● Work instruction
Omitting all images, output the entries that follow exactly as written.

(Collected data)
**********
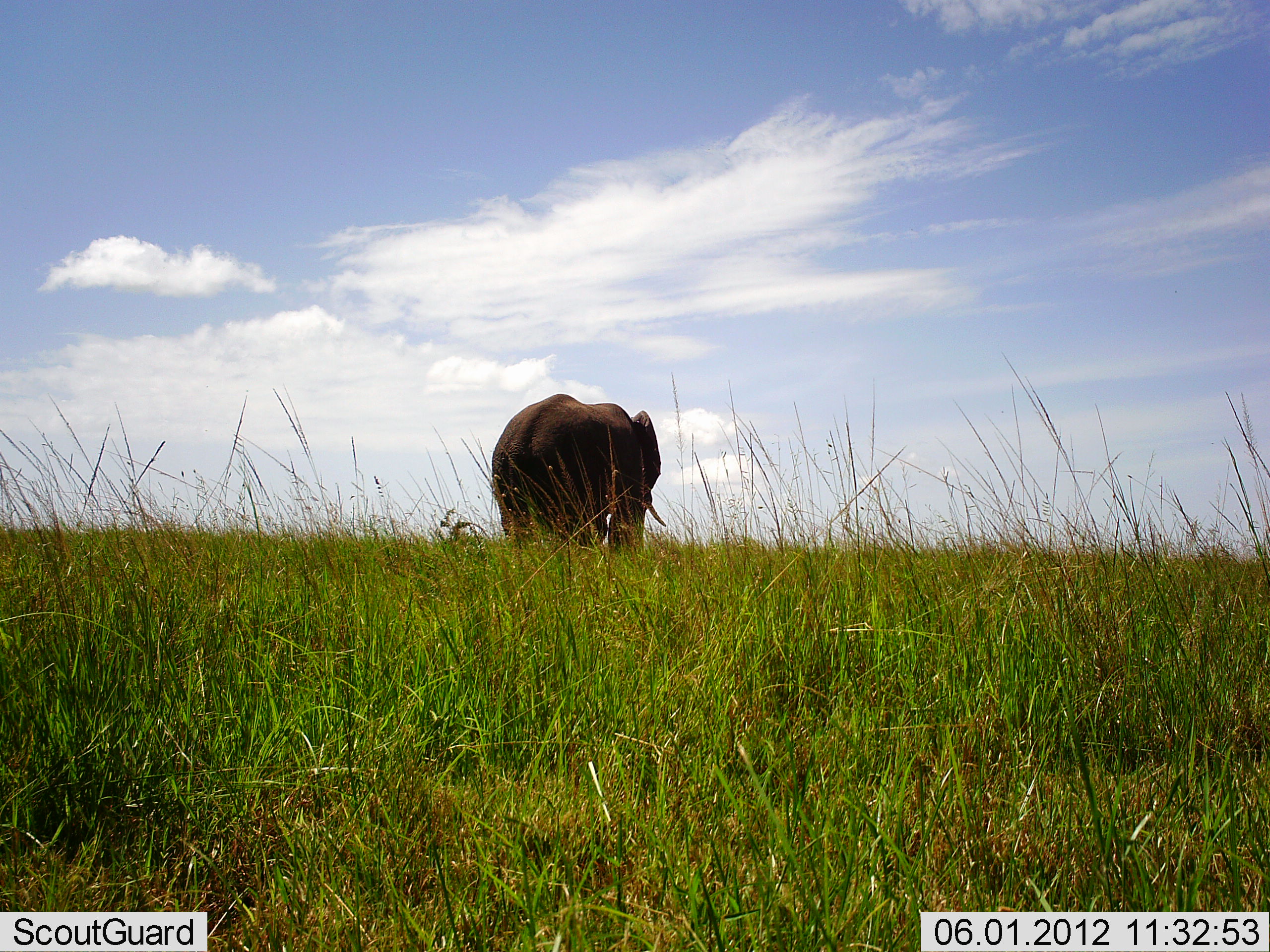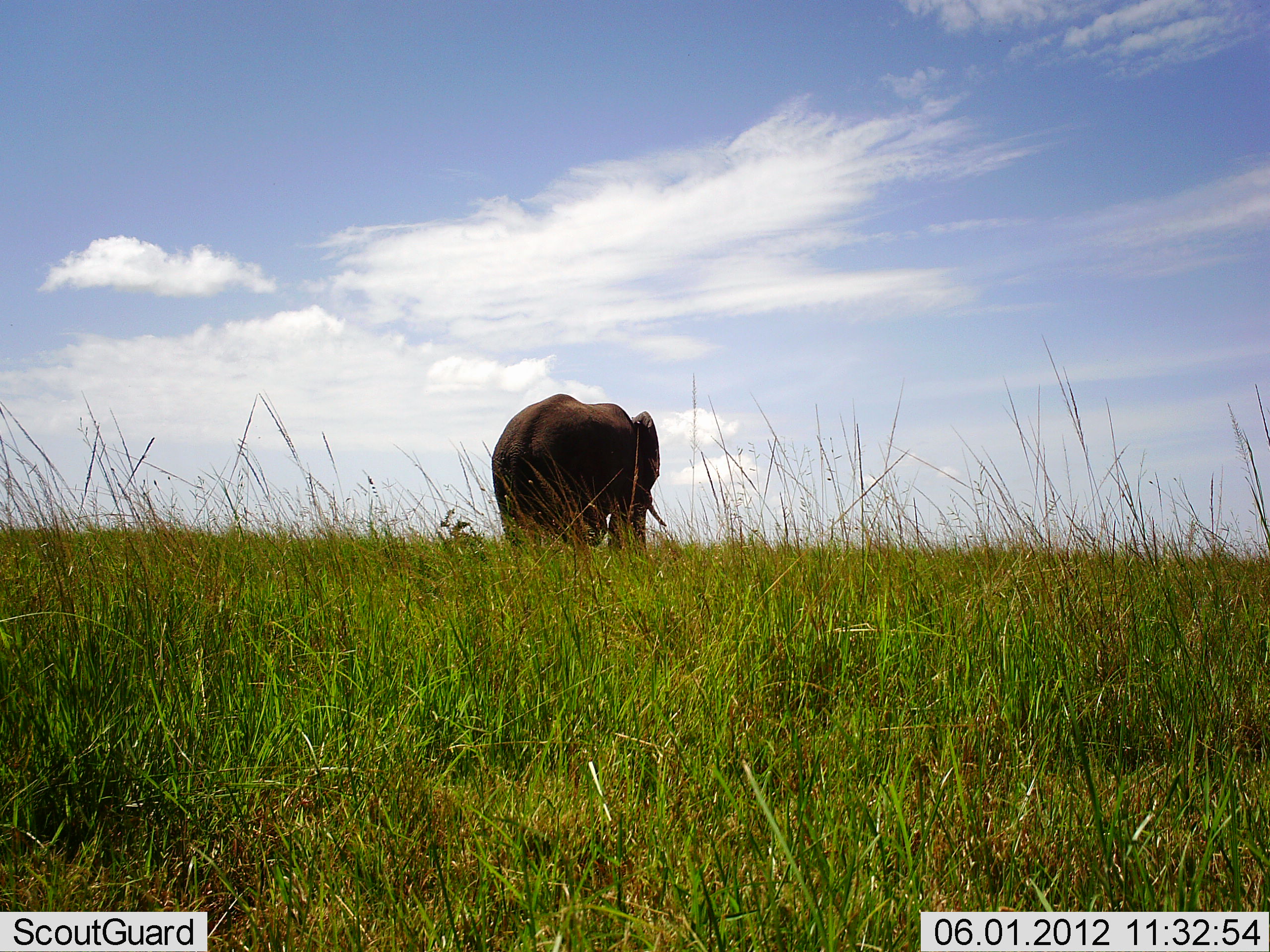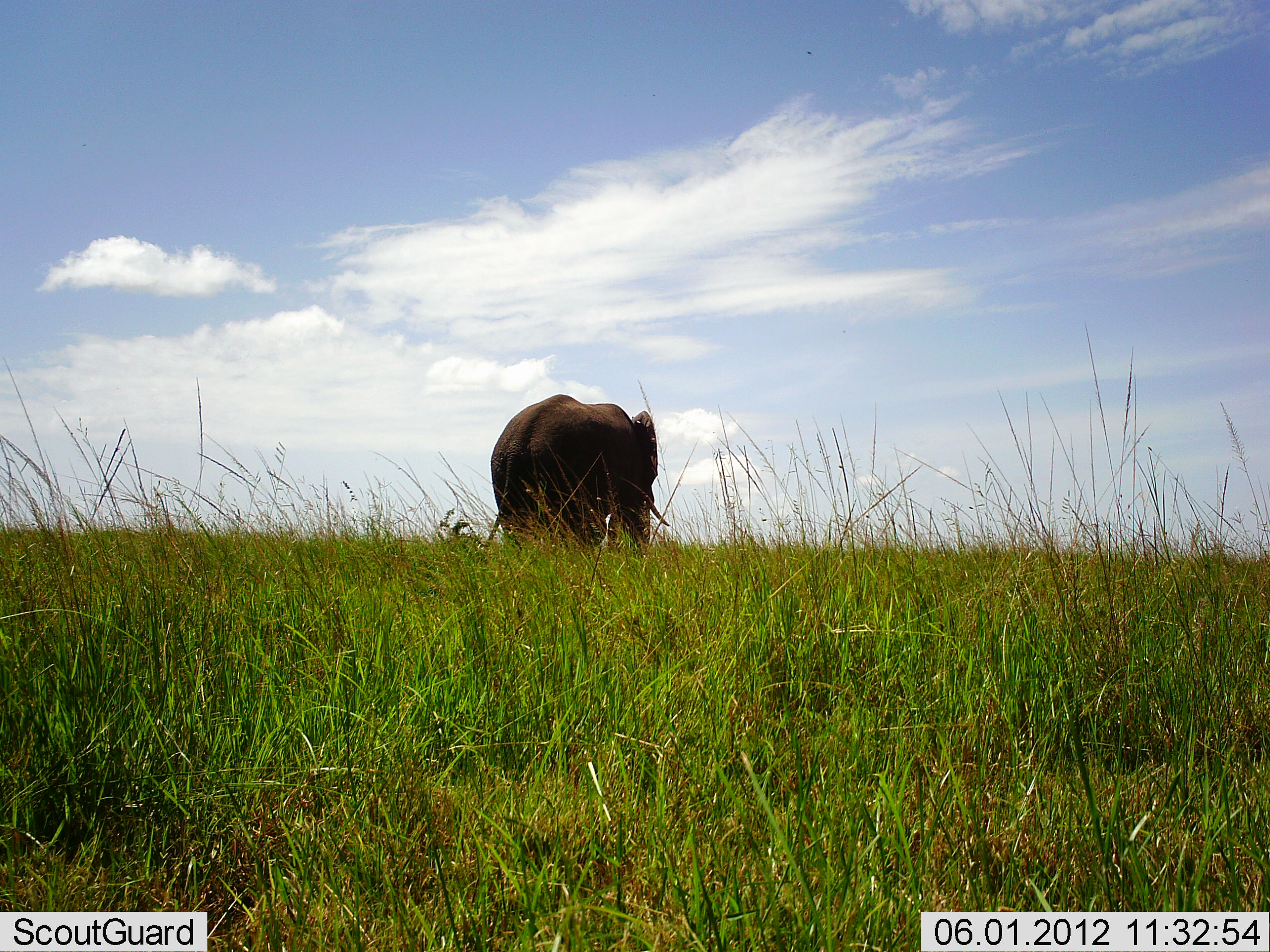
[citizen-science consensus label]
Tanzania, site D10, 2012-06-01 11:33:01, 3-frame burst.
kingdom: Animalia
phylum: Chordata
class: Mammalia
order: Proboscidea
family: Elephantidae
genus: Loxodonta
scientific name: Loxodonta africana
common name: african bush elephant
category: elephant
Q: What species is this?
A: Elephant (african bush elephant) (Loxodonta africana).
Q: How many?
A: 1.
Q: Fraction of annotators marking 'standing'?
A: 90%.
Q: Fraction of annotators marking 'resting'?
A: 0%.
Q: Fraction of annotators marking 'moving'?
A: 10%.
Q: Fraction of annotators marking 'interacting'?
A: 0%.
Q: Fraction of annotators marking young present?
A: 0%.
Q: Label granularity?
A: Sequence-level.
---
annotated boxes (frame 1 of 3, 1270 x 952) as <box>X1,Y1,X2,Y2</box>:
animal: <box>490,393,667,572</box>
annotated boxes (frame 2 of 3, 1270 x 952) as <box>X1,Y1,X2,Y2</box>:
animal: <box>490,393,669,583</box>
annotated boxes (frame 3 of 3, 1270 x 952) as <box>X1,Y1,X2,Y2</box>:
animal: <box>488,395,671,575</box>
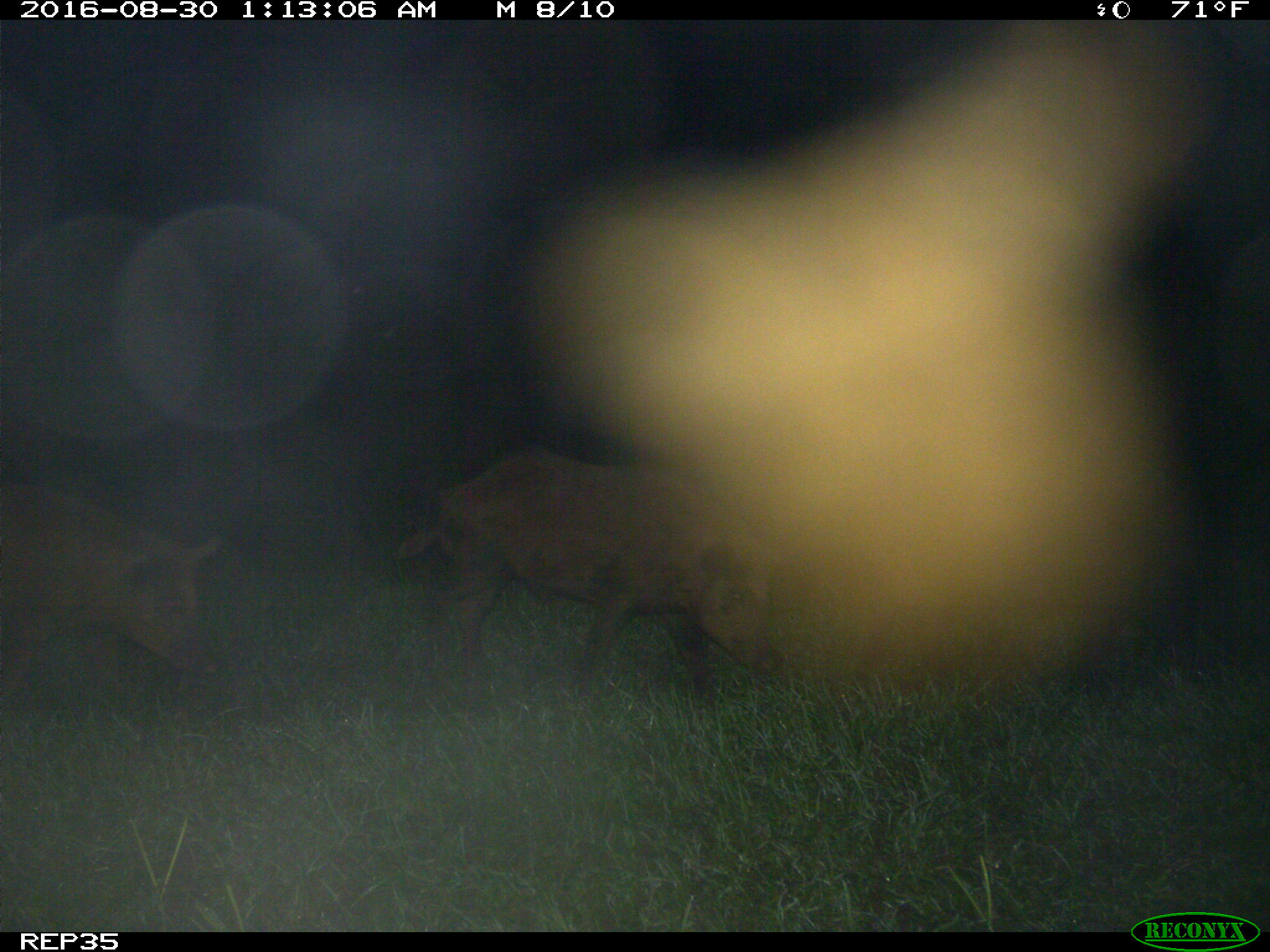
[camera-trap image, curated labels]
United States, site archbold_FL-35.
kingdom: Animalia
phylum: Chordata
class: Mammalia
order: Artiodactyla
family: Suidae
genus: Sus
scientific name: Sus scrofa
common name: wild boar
**********
● Answer box
[citizen-science consensus label]
Tanzania, site D10, 2012-06-01 11:33:01, 3-frame burst.
kingdom: Animalia
phylum: Chordata
class: Mammalia
order: Proboscidea
family: Elephantidae
genus: Loxodonta
scientific name: Loxodonta africana
common name: african bush elephant
category: elephant
Q: What species is this?
A: Elephant (african bush elephant) (Loxodonta africana).
Q: How many?
A: 1.
Q: Fraction of annotators marking 'standing'?
A: 90%.
Q: Fraction of annotators marking 'resting'?
A: 0%.
Q: Fraction of annotators marking 'moving'?
A: 10%.
Q: Fraction of annotators marking 'interacting'?
A: 0%.
Q: Fraction of annotators marking young present?
A: 0%.
Q: Label granularity?
A: Sequence-level.
---
annotated boxes (frame 1 of 3, 1270 x 952) as <box>X1,Y1,X2,Y2</box>:
animal: <box>490,393,667,572</box>
annotated boxes (frame 2 of 3, 1270 x 952) as <box>X1,Y1,X2,Y2</box>:
animal: <box>490,393,669,583</box>
annotated boxes (frame 3 of 3, 1270 x 952) as <box>X1,Y1,X2,Y2</box>:
animal: <box>488,395,671,575</box>
[camera-trap image, curated labels]
United States, site archbold_FL-35.
kingdom: Animalia
phylum: Chordata
class: Mammalia
order: Artiodactyla
family: Suidae
genus: Sus
scientific name: Sus scrofa
common name: wild boar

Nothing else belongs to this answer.